Output all of the entries exactly as written.

== == ==

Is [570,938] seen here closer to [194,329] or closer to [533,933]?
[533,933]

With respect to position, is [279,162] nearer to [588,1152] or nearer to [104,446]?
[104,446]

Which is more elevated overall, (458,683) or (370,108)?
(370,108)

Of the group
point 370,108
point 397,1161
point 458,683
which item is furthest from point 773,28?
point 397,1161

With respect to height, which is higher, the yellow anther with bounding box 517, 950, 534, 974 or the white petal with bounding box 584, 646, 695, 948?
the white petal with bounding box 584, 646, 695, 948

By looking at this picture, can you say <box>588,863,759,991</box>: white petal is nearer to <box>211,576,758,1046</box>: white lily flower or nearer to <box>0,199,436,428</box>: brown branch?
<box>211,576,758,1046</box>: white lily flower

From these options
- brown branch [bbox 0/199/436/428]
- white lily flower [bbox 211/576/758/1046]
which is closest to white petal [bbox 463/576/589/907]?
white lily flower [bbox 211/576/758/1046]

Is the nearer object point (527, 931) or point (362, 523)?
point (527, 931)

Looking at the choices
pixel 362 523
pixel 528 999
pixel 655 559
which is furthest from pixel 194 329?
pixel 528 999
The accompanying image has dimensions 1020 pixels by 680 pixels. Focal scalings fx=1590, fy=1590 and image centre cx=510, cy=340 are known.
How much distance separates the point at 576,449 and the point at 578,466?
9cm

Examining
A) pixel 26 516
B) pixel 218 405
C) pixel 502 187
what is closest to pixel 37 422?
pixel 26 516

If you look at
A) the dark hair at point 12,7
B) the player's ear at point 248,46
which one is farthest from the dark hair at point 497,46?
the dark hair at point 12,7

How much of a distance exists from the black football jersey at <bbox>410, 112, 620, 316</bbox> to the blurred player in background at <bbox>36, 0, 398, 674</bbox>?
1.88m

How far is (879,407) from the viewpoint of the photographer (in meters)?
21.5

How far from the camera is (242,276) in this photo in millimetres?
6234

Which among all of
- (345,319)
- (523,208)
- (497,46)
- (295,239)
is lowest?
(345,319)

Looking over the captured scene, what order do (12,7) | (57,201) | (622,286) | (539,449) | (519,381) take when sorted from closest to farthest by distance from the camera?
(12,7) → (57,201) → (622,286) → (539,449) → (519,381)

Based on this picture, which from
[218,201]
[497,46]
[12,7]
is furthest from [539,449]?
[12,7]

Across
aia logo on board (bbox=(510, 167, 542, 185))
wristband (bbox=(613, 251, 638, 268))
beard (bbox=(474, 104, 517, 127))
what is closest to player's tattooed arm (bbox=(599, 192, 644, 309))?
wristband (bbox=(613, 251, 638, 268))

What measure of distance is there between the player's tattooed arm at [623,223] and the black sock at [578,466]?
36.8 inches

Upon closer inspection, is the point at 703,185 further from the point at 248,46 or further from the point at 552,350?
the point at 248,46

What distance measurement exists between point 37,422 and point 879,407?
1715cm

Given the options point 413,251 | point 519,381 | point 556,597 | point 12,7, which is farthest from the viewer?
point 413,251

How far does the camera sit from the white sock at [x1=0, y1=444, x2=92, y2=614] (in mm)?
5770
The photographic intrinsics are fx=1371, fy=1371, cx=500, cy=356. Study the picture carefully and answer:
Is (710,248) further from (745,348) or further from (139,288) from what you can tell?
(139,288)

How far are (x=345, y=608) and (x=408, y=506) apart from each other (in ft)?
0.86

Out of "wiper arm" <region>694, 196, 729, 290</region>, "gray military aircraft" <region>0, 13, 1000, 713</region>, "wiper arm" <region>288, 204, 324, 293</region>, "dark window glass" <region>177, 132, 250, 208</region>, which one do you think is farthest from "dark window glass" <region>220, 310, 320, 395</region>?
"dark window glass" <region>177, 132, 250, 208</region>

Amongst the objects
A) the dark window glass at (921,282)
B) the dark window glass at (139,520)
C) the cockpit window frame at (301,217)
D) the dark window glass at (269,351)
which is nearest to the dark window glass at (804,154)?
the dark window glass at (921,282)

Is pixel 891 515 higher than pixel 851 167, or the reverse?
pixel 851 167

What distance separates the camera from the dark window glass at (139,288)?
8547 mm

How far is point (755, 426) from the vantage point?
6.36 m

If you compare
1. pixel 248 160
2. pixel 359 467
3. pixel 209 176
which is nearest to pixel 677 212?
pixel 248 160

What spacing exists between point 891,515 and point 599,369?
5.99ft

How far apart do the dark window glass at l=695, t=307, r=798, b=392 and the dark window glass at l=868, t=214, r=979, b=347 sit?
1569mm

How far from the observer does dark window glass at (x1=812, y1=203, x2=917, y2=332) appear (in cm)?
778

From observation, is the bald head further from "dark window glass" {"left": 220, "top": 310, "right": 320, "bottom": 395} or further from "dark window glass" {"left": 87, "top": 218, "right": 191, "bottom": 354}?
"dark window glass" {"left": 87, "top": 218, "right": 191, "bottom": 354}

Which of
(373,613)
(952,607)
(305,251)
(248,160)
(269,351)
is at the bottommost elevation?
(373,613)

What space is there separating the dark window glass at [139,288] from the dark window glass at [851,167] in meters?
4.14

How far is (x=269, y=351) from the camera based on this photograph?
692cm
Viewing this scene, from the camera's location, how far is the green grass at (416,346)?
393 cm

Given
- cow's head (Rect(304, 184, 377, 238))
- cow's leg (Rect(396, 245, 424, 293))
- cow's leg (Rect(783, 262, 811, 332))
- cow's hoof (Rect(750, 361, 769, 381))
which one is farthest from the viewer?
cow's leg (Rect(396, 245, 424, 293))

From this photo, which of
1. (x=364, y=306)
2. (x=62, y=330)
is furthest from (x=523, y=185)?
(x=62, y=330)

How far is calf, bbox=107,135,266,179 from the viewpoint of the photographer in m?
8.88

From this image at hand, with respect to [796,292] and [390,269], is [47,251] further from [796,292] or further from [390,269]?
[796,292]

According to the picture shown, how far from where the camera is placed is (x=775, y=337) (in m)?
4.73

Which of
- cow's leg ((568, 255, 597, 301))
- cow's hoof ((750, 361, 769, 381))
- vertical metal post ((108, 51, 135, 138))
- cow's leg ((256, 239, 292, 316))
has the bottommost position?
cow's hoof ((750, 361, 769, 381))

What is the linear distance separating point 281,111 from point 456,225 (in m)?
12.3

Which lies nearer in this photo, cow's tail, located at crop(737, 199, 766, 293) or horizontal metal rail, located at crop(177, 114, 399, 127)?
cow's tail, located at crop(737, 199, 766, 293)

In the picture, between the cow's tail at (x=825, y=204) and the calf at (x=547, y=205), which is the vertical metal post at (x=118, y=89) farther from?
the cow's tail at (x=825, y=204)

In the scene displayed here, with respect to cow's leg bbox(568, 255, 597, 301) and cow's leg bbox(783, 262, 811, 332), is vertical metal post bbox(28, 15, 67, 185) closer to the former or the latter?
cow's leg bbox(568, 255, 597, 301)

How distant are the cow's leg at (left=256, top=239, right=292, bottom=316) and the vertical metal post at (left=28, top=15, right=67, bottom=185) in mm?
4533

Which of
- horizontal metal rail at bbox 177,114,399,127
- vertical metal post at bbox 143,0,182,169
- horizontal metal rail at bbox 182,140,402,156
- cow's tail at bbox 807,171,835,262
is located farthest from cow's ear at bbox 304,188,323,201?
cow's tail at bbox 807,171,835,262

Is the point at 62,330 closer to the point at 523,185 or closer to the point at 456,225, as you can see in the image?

== == ==

» Solution to this problem:
Is [570,938] seen here closer to [194,329] or closer to [533,933]?
[533,933]

With respect to position, is [279,162] nearer to [588,1152] or nearer to [104,446]?
[104,446]

Which is more elevated overall, (458,683) or (370,108)?
(370,108)

Of the group
point 370,108
point 397,1161
point 458,683
which item is furthest from point 773,28?
point 397,1161

With respect to height, which is higher, the yellow anther with bounding box 517, 950, 534, 974 or the white petal with bounding box 584, 646, 695, 948?
the white petal with bounding box 584, 646, 695, 948

By looking at this picture, can you say <box>588,863,759,991</box>: white petal is nearer to <box>211,576,758,1046</box>: white lily flower or nearer to <box>0,199,436,428</box>: brown branch?
<box>211,576,758,1046</box>: white lily flower

From these options
- brown branch [bbox 0/199/436/428]
- white lily flower [bbox 211/576/758/1046]
which is closest to white petal [bbox 463/576/589/907]?
white lily flower [bbox 211/576/758/1046]

Is the nearer object point (527, 931) or point (362, 523)?
point (527, 931)

Looking at the choices
pixel 362 523
pixel 528 999
pixel 655 559
which is furthest from pixel 194 329?
pixel 528 999
The accompanying image has dimensions 1020 pixels by 680 pixels. Focal scalings fx=1590, fy=1590 and image centre cx=510, cy=340 are known.
How much distance separates the point at 576,449 and the point at 578,466?
9cm

Examining
A) pixel 26 516
B) pixel 218 405
C) pixel 502 187
what is closest to pixel 37 422?
pixel 26 516

If you look at
A) the dark hair at point 12,7
B) the player's ear at point 248,46
which one is farthest from the dark hair at point 497,46?
the dark hair at point 12,7

How much of a distance exists from the black football jersey at <bbox>410, 112, 620, 316</bbox> to the blurred player in background at <bbox>36, 0, 398, 674</bbox>?
1.88m

How far is (879,407) from the viewpoint of the photographer (in meters)?
21.5

How far from the camera is (242,276) in this photo in millimetres?
6234

Which among all of
- (345,319)
- (523,208)
- (497,46)
- (295,239)
is lowest?
(345,319)

Looking over the captured scene, what order do (12,7) | (57,201) | (622,286) | (539,449) | (519,381) take when sorted from closest to farthest by distance from the camera?
(12,7) → (57,201) → (622,286) → (539,449) → (519,381)

Based on this picture, which from
[218,201]
[497,46]
[12,7]
is furthest from [539,449]?
[12,7]

Across
aia logo on board (bbox=(510, 167, 542, 185))
wristband (bbox=(613, 251, 638, 268))
beard (bbox=(474, 104, 517, 127))
what is closest to player's tattooed arm (bbox=(599, 192, 644, 309))?
wristband (bbox=(613, 251, 638, 268))

What measure of distance is there between the player's tattooed arm at [623,223] and the black sock at [578,466]?
36.8 inches

Upon closer inspection, is the point at 703,185 further from the point at 248,46 or further from the point at 552,350?
the point at 248,46

What distance measurement exists between point 37,422 and point 879,407?
1715cm

Given the options point 413,251 | point 519,381 | point 556,597 | point 12,7, which is farthest from the viewer?
point 413,251

How far does the camera sit from the white sock at [x1=0, y1=444, x2=92, y2=614] (in mm)?
5770
The photographic intrinsics are fx=1371, fy=1371, cx=500, cy=356. Study the picture carefully and answer:
Is (710,248) further from (745,348) or further from (139,288) from what you can tell?
(139,288)

How far are (x=345, y=608) and (x=408, y=506) apart from each other (in ft)?
0.86

Out of "wiper arm" <region>694, 196, 729, 290</region>, "gray military aircraft" <region>0, 13, 1000, 713</region>, "wiper arm" <region>288, 204, 324, 293</region>, "dark window glass" <region>177, 132, 250, 208</region>, which one do you think is farthest from "dark window glass" <region>220, 310, 320, 395</region>?
"dark window glass" <region>177, 132, 250, 208</region>

Amongst the objects
A) the dark window glass at (921,282)
B) the dark window glass at (139,520)
C) the cockpit window frame at (301,217)
D) the dark window glass at (269,351)
which is nearest to the dark window glass at (804,154)?
the dark window glass at (921,282)

Is pixel 891 515 higher than pixel 851 167, or the reverse?
pixel 851 167

What distance separates the camera from the dark window glass at (139,288)?
8547 mm

How far is point (755, 426) from the vantage point?
6.36 m

If you compare
1. pixel 248 160
2. pixel 359 467
3. pixel 209 176
which is nearest to pixel 677 212?
pixel 248 160

What spacing exists between point 891,515 and point 599,369?
5.99ft

How far apart do the dark window glass at l=695, t=307, r=798, b=392 and the dark window glass at l=868, t=214, r=979, b=347 sit?
1569mm

How far from the observer does dark window glass at (x1=812, y1=203, x2=917, y2=332) appear (in cm)?
778

From observation, is the bald head further from "dark window glass" {"left": 220, "top": 310, "right": 320, "bottom": 395} or further from "dark window glass" {"left": 87, "top": 218, "right": 191, "bottom": 354}?
"dark window glass" {"left": 87, "top": 218, "right": 191, "bottom": 354}

Which of
(373,613)
(952,607)
(305,251)
(248,160)
(269,351)
is at the bottommost elevation?
(373,613)

What space is there separating the dark window glass at [139,288] from the dark window glass at [851,167] in meters?
4.14

How far is (x=269, y=351) from the camera based on this photograph?
692cm
Viewing this scene, from the camera's location, how far is the green grass at (416,346)?
393 cm

Given
- cow's head (Rect(304, 184, 377, 238))
- cow's leg (Rect(396, 245, 424, 293))
- cow's leg (Rect(783, 262, 811, 332))
- cow's hoof (Rect(750, 361, 769, 381))
which one is farthest from the viewer?
cow's leg (Rect(396, 245, 424, 293))

From this photo, which of
1. (x=364, y=306)
2. (x=62, y=330)
is furthest from (x=523, y=185)?
(x=62, y=330)

How far is calf, bbox=107,135,266,179 from the viewpoint of the photographer in m?
8.88

From this image at hand, with respect to [796,292] and [390,269], is [47,251] further from [796,292] or further from [390,269]?
[796,292]

According to the picture shown, how far from where the camera is placed is (x=775, y=337) (in m)?
4.73

Which of
- cow's leg ((568, 255, 597, 301))
- cow's hoof ((750, 361, 769, 381))
- vertical metal post ((108, 51, 135, 138))
- cow's leg ((256, 239, 292, 316))
has the bottommost position?
cow's hoof ((750, 361, 769, 381))

What is the linear distance separating point 281,111 from point 456,225 (in m)?
12.3

Which lies nearer in this photo, cow's tail, located at crop(737, 199, 766, 293) or horizontal metal rail, located at crop(177, 114, 399, 127)?
cow's tail, located at crop(737, 199, 766, 293)

In the picture, between the cow's tail at (x=825, y=204) and the calf at (x=547, y=205), which is the vertical metal post at (x=118, y=89) farther from?
the cow's tail at (x=825, y=204)

In the scene displayed here, with respect to cow's leg bbox(568, 255, 597, 301) and cow's leg bbox(783, 262, 811, 332), is vertical metal post bbox(28, 15, 67, 185) closer to the former or the latter?
cow's leg bbox(568, 255, 597, 301)

How distant are the cow's leg at (left=256, top=239, right=292, bottom=316) and the vertical metal post at (left=28, top=15, right=67, bottom=185) in mm?
4533

Which of
- horizontal metal rail at bbox 177,114,399,127
- vertical metal post at bbox 143,0,182,169
- horizontal metal rail at bbox 182,140,402,156
- cow's tail at bbox 807,171,835,262
is located farthest from cow's ear at bbox 304,188,323,201?
cow's tail at bbox 807,171,835,262

Is the point at 62,330 closer to the point at 523,185 or closer to the point at 456,225, as you can see in the image?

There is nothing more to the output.